Hello, everyone.
I welcome you to my blog. Our childhood and the type of experience we have growing up as kids play a vital role in the type of adult we grow up to be; most of the time, how we handle situations and react to situations all revolve around how we grew up and the type of people we grew up with. I have seen people suffer trauma all their lives because of their childhood experience; some people find it difficult to trust because of the type of neighborhood they grew up in. Almost 80% of how we react, behave, and do things actually depends on the type of childhood we had growing up.
Every child deserves to have a good childhood memory, but unfortunately many children are victims of bad childhoods, and it affects them and haunts them almost all their lives. Getting over the trauma one had as a child is very difficult, which is why it is better to avoid having a child suffer these traumas of bad childhood or ruin their childhood for them, as it will take a lot for them to heal.
As much as hurting people is bad, to some point it is better to hurt an adult than to hurt a child; an adult already knows what to do when hurt, and they realize that they have been hurt almost immediately, but when you hurt a child, sometimes it takes years before they even realize what you did to them left a scar, and at that point they will find it really difficult to forgive you or themselves; at that point it is already too late to heal, and they will be forced to live with it.
I have experienced child abuse in my neighborhood, and how bad this boy was treated, a boy who lost his parents, and his uncle offered to sponsor him and took him in, but his uncle's wife decided to make the house uncomfortable for him as she feels that way he would leave and let her and her children enjoy her husband's money in peace and not have others as partakers.
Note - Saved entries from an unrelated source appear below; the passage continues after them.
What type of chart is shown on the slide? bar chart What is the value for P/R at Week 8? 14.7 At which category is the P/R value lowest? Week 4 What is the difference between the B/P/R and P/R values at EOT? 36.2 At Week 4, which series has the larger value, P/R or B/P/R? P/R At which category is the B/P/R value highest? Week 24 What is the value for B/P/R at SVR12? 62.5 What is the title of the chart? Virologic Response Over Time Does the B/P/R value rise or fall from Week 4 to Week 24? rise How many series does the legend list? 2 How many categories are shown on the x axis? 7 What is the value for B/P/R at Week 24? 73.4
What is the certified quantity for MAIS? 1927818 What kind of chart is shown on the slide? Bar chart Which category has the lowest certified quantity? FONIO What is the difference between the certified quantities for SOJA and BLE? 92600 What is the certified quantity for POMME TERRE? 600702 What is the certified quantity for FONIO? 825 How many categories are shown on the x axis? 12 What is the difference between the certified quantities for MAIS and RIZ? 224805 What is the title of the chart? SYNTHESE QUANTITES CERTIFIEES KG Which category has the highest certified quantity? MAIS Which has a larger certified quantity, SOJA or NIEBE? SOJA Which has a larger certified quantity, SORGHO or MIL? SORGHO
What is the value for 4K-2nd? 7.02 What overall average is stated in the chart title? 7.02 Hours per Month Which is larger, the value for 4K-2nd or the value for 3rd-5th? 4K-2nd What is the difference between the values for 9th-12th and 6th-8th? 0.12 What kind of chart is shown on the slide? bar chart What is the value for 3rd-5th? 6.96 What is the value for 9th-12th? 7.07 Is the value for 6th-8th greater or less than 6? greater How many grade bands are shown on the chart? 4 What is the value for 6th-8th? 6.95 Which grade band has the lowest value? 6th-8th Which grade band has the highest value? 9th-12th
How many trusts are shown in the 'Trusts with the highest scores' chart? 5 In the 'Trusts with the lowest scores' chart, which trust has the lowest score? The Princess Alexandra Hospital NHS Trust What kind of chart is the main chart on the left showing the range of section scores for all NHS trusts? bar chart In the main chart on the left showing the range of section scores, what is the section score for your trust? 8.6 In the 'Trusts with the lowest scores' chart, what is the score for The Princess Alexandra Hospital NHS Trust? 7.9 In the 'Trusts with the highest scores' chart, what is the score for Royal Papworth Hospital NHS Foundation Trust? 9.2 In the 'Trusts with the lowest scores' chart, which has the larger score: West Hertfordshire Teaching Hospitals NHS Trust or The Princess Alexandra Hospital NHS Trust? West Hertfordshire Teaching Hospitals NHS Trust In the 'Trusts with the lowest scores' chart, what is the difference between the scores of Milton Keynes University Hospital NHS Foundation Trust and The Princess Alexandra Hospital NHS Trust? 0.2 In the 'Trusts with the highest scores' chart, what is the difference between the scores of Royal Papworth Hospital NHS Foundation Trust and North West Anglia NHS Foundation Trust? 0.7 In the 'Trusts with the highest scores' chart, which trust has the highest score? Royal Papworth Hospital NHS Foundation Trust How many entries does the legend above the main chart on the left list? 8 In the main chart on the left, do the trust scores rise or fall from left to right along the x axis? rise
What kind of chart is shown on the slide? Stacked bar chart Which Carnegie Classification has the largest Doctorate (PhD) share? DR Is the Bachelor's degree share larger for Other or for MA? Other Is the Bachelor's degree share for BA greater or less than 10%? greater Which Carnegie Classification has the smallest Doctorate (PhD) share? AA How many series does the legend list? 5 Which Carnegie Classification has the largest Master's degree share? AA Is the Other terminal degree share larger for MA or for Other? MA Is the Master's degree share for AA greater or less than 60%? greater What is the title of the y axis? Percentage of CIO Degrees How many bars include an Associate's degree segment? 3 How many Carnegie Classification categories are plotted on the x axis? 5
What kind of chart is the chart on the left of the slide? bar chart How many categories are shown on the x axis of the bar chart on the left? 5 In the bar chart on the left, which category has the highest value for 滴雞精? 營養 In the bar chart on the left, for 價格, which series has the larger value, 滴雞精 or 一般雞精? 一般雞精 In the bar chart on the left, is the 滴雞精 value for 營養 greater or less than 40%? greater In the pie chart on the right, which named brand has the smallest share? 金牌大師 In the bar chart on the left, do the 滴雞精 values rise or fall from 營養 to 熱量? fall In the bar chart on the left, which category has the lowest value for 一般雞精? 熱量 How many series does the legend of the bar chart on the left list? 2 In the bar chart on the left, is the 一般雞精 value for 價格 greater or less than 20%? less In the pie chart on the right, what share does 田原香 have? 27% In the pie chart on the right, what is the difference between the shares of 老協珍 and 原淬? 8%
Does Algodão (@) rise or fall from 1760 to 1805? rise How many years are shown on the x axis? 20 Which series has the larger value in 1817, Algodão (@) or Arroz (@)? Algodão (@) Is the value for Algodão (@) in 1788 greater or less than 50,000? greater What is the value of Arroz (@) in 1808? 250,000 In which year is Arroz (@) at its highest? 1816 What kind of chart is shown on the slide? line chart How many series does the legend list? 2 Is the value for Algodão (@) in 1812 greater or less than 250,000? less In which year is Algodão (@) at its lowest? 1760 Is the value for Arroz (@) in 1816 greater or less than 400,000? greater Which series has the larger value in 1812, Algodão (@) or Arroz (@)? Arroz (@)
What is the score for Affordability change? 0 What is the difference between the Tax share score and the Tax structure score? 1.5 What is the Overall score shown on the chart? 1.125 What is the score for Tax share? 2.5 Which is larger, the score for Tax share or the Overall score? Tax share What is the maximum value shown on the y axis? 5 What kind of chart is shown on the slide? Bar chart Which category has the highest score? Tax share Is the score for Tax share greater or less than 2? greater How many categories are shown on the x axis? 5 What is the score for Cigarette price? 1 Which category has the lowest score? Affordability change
Watching this happen in my neighborhood alongside my personal experience in an uncle's house, I really do not support letting another person take care of your child, as they will never love them like you would.
The little orphan boy was exposed to different dangers, he did all the chores in the house, she was a full house wife before his arrival but on his arrival she decided to start selling tomatoes and she had this boy hawk and make sure he sells the whole basket if tomatoes in two days so she can restock and if he fails to he is denied food for a whole day and even gets punished. He had us buying tomatoes whether we need it or not just so he can feel safe, sometimes he came to our house to eat, those that tried to challenge her she quarrelled and everyone had to step back and let her run her house how she wanted but trust me the abuse was intense and I already know the boys childhood is messed up already. We all have to avoid and do away with abuse, everybody is human, no point abusing anyone.